== Текст для чтения

Он на мгновение остановил коня и уже в следующую секунду подскочил к барьеру и поднял Дурсун к себе на седло. И уже вместе с женой, под восторженные аплодисменты площади, Нури закончил сложный номер джигитовки и на глазах у всех поцеловал жену.
А вечером, когда Москва зажгла огни, Нури и Дурсун шли по улице. На стене одного из домов они увидели свои портреты. Их разделял портрет какого-то старика в тельпеке[26] с орденом. Нури остановил жену. Он взобрался на подоконник и стал перевешивать портрет старика так, чтобы их портреты висели вместе»[27].
Пожалуй, сегодня можно даже сожалеть, что постановщики в конечном итоге отказались от столь эффектного финала и предпочли ему скромную сцену колхозного митинга, где сообщается о приглашении Дурсун на съезд ударников в Москву.
Если фильмы конца 1920-х и начала 1930-х были посвящены драматической борьбе за эмансипацию, то картины о «националках-стахановках» констатировали состоявшийся триумф эмансипации. В этих условиях траектория сюжета вновь оказалась предопределенной и при вариативности деталей и частностей сводилась к схеме истории о девушке, «превратившейся из забитого и униженного существа в знатного человека нашей страны»[28]. Парадигматическим изложением этой формулы может служить стихотворение классика советской таджикской литературы А. Лахути с показательно обобщающим названием «Таджичка» (1947):
Божий страх томил ее,
Тяжкий гнет давил ее,
Муж тиранил, бил ее,
Сын родной не чтил ее.
Ах, на прошлую неволю взгляни,
На безрадостную долю взгляни!

====
== Фрагмент набора данных

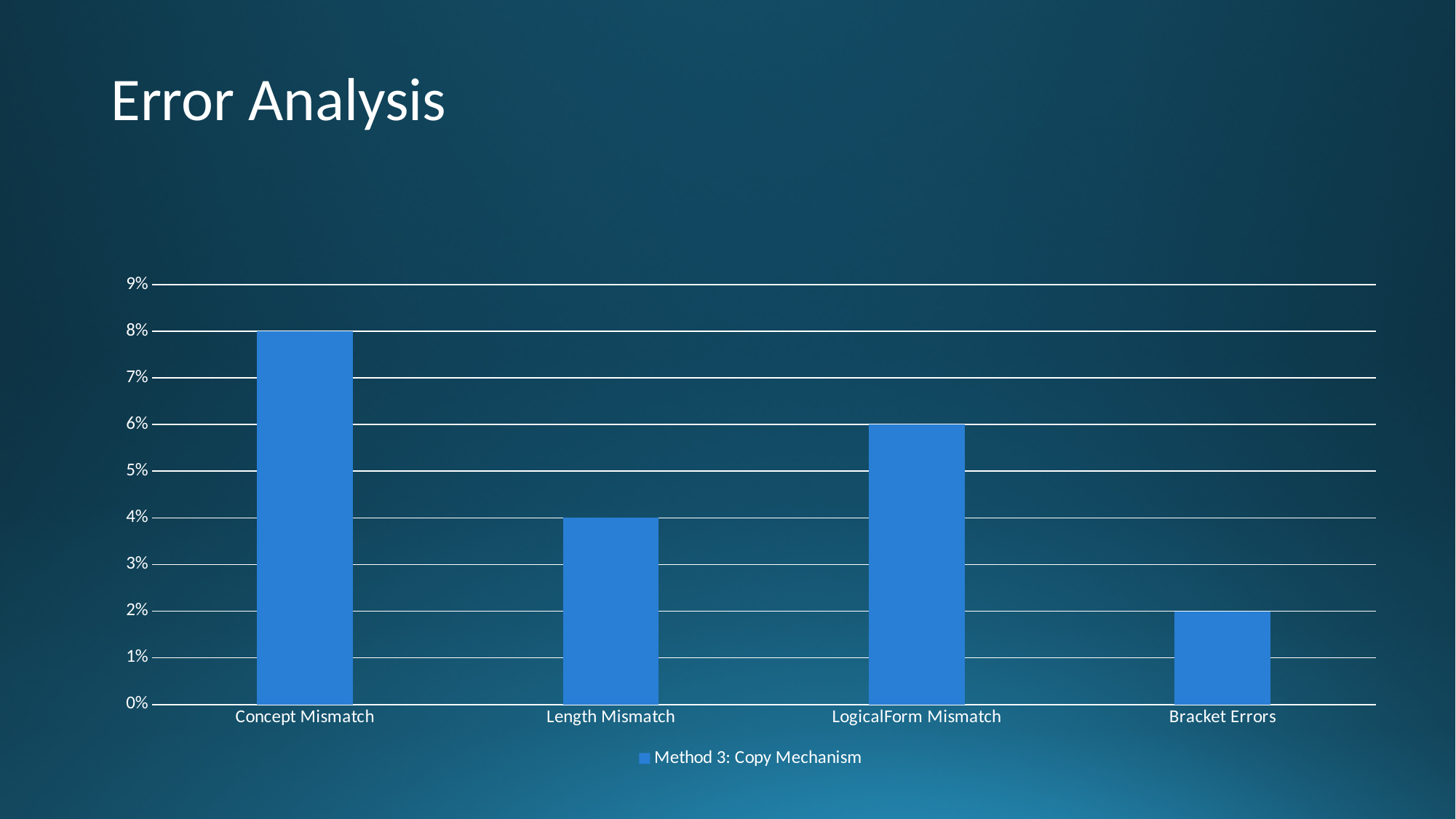
What kind of chart is shown on the slide? bar chart Which category has the lowest value? Bracket Errors What is the difference between the values for Concept Mismatch and Bracket Errors? 6% Is the value for LogicalForm Mismatch greater or less than 5%? greater What is the value for Bracket Errors? 2% How many series does the legend list? 1 What is the value for Concept Mismatch? 8% How many categories are shown on the x axis? 4 What is the value for LogicalForm Mismatch? 6% Which category has the highest value? Concept Mismatch What is the value for Length Mismatch? 4% Which is larger, the value for Length Mismatch or the value for LogicalForm Mismatch? LogicalForm Mismatch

====

◆ Задание для выполнения:
Процитируйте из текста о фильмах про эмансипацию отрывок от слов «Если фильмы конца» до слов «безрадостную долю взгляни!» включительно.

◆ Ответ:
Если фильмы конца 1920-х и начала 1930-х были посвящены драматической борьбе за эмансипацию, то картины о «националках-стахановках» констатировали состоявшийся триумф эмансипации. В этих условиях траектория сюжета вновь оказалась предопределенной и при вариативности деталей и частностей сводилась к схеме истории о девушке, «превратившейся из забитого и униженного существа в знатного человека нашей страны»[28]. Парадигматическим изложением этой формулы может служить стихотворение классика советской таджикской литературы А. Лахути с показательно обобщающим названием «Таджичка» (1947):
Божий страх томил ее,
Тяжкий гнет давил ее,
Муж тиранил, бил ее,
Сын родной не чтил ее.
Ах, на прошлую неволю взгляни,
На безрадостную долю взгляни!